Himachal Pradesh is one area where a majority of the remaining wild populations still survive. According to IUCN, some important Cheer Pheasant areas in the state include Majathal Wildlife Sanctuary, Chail Wildlife Sanctuary, Bhaila-Chonri area, Seri and isolated areas in Chamba, Rampur and Kullu. The state Forest Department has taken a number of measures to save the species including the establishment of Protected Areas and carrying out captive breeding.

"These sites are important Cheer Pheasant areas in the state where the number has depleted over the years and this project will help in the recovery of wild populations. This is a unique initiative and will bring the reintroduction site on the world map of wildlife conservation," it added.

The breeding centre at Khadiyun near Chail, located in a wildlife sanctuary, currently has 75 birds being raised in seven enclosures, which were bred according to standards of breeding as suggested by agencies like IUCN and recognised by the Central Zoo Authority. The birds that were released were selected based on their genetic constitution for reintroduction protocol as approved by Galliformes Expert Group of IUCN.

"The vision is to re-establish populations of Cheer Pheasant in areas where they previously occurred but have now gone extinct due to various reasons including human disturbances," the IUCN said.
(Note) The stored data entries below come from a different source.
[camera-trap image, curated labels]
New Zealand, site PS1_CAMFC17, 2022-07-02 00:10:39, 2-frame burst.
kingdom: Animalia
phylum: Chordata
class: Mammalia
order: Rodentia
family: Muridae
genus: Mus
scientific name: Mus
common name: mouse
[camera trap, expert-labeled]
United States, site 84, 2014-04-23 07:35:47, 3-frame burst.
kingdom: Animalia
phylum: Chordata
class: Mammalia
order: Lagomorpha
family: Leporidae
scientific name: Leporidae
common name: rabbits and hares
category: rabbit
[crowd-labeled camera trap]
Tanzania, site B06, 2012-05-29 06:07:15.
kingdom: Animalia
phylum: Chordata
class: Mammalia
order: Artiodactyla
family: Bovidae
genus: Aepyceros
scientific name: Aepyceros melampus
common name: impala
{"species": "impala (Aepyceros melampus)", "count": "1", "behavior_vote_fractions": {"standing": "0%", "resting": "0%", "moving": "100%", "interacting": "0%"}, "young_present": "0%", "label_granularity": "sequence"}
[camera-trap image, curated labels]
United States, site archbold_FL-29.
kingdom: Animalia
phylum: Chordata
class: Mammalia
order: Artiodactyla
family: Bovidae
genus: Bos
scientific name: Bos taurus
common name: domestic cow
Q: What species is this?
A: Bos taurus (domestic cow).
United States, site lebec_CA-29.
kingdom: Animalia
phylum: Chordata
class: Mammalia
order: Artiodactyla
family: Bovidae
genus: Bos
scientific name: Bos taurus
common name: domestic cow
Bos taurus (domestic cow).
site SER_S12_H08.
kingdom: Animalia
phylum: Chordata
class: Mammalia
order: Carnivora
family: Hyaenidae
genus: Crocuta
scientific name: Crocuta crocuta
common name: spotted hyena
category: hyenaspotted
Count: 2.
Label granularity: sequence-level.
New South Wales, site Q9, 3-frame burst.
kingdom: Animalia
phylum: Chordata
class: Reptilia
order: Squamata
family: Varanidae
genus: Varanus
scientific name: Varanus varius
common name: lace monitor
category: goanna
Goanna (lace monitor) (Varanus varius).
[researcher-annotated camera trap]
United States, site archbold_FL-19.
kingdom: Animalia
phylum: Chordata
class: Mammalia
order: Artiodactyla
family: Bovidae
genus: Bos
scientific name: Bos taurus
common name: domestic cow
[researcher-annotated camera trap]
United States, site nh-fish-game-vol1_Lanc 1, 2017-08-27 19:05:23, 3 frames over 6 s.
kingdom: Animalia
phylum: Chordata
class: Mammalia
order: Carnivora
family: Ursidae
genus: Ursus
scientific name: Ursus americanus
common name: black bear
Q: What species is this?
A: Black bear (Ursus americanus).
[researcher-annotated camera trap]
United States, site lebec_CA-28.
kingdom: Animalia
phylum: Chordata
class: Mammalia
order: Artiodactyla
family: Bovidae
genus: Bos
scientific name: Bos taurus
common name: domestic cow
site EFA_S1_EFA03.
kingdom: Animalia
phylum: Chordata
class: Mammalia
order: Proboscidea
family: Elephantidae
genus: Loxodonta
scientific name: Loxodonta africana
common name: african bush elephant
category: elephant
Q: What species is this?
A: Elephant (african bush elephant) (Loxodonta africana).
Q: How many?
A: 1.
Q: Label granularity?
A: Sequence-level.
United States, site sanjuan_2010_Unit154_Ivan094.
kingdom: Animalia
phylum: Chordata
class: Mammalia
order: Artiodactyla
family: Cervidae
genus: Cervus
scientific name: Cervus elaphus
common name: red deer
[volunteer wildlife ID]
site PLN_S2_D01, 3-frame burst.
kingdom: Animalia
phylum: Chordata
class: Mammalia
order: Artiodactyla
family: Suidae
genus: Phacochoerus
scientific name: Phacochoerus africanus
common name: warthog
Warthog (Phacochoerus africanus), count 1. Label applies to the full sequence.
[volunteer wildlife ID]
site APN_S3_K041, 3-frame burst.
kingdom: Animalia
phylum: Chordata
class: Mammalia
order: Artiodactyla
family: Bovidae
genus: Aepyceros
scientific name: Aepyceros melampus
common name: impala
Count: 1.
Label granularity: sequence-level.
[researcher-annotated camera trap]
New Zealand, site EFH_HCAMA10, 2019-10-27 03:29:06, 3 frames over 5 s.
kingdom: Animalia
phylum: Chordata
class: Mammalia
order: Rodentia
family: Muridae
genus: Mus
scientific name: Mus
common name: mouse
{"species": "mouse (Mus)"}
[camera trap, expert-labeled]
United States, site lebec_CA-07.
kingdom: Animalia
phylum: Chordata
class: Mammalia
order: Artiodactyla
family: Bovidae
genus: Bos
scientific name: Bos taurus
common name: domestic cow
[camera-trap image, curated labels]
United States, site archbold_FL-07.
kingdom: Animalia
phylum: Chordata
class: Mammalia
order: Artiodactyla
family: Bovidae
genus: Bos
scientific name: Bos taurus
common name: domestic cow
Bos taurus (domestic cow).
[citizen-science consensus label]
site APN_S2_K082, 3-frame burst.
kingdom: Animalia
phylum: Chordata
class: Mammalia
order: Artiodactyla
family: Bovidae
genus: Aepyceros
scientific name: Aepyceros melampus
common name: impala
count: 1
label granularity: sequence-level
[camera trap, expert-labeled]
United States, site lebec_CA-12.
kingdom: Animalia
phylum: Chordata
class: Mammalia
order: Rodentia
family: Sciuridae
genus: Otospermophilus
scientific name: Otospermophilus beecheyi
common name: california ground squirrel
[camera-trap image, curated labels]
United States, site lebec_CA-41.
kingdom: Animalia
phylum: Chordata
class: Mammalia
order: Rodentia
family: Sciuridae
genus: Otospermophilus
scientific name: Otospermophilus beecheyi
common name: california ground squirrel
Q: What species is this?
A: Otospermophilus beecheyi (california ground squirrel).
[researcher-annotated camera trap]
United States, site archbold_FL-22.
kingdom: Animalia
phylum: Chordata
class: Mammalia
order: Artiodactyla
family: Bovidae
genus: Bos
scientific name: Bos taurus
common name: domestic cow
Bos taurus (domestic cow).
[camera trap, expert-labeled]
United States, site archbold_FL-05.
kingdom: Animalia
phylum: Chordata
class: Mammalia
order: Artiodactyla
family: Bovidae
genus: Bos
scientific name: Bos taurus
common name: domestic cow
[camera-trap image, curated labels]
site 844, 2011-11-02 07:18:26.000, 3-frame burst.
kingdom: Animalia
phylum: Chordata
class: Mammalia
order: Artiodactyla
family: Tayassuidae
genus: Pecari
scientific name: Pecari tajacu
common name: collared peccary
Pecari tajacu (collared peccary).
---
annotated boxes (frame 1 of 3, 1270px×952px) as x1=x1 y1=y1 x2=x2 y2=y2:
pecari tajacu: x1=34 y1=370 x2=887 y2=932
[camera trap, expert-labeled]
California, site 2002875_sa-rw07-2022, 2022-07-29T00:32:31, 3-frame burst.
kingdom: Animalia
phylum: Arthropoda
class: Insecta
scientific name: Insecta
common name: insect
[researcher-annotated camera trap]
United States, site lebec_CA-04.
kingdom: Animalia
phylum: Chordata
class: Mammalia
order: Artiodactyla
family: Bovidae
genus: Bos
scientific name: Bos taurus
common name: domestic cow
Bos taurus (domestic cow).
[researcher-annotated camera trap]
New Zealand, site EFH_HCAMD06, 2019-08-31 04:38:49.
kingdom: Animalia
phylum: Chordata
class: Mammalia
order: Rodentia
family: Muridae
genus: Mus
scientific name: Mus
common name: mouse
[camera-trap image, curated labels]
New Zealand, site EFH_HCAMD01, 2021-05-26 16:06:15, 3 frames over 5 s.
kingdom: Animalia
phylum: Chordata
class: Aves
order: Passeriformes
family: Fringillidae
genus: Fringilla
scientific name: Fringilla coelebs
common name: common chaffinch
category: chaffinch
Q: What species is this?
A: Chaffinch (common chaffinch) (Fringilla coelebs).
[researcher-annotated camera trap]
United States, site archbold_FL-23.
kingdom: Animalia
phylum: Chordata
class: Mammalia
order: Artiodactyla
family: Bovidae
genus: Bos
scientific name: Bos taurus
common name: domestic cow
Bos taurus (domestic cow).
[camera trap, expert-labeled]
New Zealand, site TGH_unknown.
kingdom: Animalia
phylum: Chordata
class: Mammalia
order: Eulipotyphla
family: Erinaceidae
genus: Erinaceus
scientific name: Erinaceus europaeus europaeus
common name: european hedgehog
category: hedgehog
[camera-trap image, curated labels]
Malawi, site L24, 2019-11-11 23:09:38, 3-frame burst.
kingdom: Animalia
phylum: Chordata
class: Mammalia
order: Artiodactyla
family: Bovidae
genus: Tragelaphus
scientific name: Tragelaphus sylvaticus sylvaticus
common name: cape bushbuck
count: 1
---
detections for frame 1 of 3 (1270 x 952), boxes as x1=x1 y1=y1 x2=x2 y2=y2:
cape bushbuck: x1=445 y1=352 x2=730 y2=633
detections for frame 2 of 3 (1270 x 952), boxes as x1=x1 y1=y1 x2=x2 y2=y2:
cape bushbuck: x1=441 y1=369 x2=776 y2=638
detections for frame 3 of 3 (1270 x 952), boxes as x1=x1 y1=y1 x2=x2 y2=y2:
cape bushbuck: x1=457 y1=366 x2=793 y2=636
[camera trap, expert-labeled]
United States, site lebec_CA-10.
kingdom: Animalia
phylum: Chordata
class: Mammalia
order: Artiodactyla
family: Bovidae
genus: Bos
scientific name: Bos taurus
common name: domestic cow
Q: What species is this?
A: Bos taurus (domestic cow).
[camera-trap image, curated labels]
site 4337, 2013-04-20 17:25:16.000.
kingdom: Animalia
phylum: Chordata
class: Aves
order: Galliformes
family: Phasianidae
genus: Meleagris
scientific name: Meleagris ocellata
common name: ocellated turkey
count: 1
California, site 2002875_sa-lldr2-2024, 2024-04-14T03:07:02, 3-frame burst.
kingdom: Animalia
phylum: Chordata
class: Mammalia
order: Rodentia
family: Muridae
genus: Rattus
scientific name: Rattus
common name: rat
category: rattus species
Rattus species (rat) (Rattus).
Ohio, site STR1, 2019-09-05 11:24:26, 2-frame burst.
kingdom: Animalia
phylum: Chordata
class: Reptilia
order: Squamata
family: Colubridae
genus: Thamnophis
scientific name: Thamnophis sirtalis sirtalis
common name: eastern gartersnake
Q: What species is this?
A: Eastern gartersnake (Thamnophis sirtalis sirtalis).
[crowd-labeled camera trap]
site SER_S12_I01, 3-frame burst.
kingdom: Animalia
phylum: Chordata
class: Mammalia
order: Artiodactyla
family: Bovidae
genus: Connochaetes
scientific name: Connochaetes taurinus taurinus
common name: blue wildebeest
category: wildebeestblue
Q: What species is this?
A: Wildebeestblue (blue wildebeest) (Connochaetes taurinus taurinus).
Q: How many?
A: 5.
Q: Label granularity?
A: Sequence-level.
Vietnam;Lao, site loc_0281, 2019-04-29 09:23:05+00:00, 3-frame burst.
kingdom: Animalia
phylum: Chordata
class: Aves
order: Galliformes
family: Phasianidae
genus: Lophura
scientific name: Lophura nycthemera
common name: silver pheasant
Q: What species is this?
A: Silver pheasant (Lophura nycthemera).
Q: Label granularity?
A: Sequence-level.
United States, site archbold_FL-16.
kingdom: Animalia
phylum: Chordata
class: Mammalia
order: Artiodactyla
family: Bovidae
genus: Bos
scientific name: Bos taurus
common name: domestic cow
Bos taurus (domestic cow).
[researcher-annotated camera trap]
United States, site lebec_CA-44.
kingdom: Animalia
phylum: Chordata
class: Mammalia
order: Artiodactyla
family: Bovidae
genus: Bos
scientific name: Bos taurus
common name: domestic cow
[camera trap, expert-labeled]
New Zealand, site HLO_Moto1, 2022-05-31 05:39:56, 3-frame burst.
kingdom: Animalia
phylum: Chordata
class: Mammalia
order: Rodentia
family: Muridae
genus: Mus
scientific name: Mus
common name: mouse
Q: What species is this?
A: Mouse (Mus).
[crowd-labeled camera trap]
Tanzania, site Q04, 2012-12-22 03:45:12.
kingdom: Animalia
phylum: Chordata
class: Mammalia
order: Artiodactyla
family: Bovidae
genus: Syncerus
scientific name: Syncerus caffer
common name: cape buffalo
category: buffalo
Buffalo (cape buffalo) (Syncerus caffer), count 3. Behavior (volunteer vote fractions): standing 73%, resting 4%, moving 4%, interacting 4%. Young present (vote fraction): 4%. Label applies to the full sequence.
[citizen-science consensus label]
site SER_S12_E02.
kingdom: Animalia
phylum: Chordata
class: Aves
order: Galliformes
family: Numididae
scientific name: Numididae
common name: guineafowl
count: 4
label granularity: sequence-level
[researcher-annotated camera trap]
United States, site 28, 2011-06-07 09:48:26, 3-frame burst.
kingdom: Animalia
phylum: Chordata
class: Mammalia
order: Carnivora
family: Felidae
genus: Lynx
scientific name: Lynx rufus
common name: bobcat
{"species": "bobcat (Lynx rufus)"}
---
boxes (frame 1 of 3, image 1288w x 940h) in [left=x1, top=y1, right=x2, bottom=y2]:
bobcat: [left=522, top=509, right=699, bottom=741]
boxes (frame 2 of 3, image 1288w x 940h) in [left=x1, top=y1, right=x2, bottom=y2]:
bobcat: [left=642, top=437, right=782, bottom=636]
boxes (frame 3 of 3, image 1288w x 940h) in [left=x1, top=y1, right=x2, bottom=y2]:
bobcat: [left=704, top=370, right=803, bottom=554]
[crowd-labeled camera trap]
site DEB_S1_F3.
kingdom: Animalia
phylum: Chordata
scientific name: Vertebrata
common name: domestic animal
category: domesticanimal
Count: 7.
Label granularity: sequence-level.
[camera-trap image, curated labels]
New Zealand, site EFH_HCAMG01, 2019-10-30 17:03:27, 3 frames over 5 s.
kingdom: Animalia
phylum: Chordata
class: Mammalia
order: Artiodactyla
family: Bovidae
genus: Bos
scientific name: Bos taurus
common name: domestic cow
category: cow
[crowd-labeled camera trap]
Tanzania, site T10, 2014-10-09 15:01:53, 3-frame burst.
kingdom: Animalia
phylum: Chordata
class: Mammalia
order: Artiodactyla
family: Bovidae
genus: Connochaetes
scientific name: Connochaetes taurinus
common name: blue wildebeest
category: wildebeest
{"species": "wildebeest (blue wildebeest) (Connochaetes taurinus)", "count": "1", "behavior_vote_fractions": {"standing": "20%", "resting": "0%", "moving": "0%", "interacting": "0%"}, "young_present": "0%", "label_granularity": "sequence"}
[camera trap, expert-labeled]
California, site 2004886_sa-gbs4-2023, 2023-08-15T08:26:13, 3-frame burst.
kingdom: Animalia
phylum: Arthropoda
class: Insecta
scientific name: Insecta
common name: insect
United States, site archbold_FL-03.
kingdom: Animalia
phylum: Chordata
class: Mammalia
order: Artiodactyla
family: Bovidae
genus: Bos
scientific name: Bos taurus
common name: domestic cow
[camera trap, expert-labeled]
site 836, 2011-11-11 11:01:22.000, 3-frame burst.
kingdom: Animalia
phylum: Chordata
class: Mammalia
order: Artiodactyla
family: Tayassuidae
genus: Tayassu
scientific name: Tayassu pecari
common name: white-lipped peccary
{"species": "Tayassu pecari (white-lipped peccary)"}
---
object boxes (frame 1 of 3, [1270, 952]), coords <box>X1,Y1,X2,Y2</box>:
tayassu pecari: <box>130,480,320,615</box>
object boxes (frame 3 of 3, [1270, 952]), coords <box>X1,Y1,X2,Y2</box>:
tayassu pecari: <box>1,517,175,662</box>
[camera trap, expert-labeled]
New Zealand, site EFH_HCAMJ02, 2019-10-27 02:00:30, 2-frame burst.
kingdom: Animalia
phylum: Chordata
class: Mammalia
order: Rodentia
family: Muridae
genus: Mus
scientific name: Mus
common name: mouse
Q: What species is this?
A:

In February last year, the selection procedure for pairing and breeding of these birds were put in place. The birds were paired and allowed to breed based on the stud-book records and genetic analysis. To ensure maximum success of breeding of the selected birds, intensive management of these birds was practised.

"A strict veterinary health screening protocol was followed up with regular sample testing to diagnose any kind of infectious processes. Feeding protocol was also spruced up to ensure a healthy constitution and rule out any feed related health issues especially mineral deficiencies," the IUCN said.

"Morbid samples of the birds were collected by the veterinarians and sent to IVRI, Izzatnagar to rule out any prevalent diseases, and none of the bird was found to be harbouring any infectious or contagious pathogens. The quarantine of the birds was accomplished well in time for the final reintroduction into the soft-release facility," it added.

The birds are daily fed 150 grams of fruits and vegetables, 150 grams of grains, soybeans, and mineral mixture. According to an official, Pheasants can live for more than 10 years in captivity, and one bird lived for around 16 years.

Meanwhile, the release site was also thoroughly inspected for the types of predators, grazing pressure, human presence etc.

"The birds shall be trained to waive off any kind of human-imprinting and upon the exhibition of the typical natural behaviour of the free-ranging species," the IUCN said.

According to a wildlife official, one of the reasons the birds were released in Seri, around 30 km away, was because the area deity is believed to be against the hunting of wildlife.

"The major threats to Cheer Pheasants are hunting, forest fires, grazing and fodder collection. Forest fires pose a major threat as it mostly occurs during the breeding season. Grazing and fodder collection results in the reduction of disturbance-free habitat that the Cheer Pheasants prefer," the IUCN said.

"However, in recent years, hunting here has drastically declined due to growing awareness regarding the importance of the bird and its vulnerability," the official said.

Locally called chaidh, the cheer pheasants dwell in a grassland habitat combined with short trees and shrubs in elevations between 1,500-3,000 metres. Currently, their global population has dipped to less than 2,700 birds, due to human disturbances and other factors.

"Globally, due to these unregulated activities, the population of Cheer Pheasants has reduced to fewer than 2700 birds. As a result, it is a highly protected species included in the Schedule-I of India Wildlife Protection Act. 1972," said IUCN.

The breeding centre at Khadiyun has been operational since around 1990. While it was previously used for breeding the Red Jungle Fowl and the Kalij Pheasant, it was dedicated exclusively to the cheer pheasant, around ten years ago.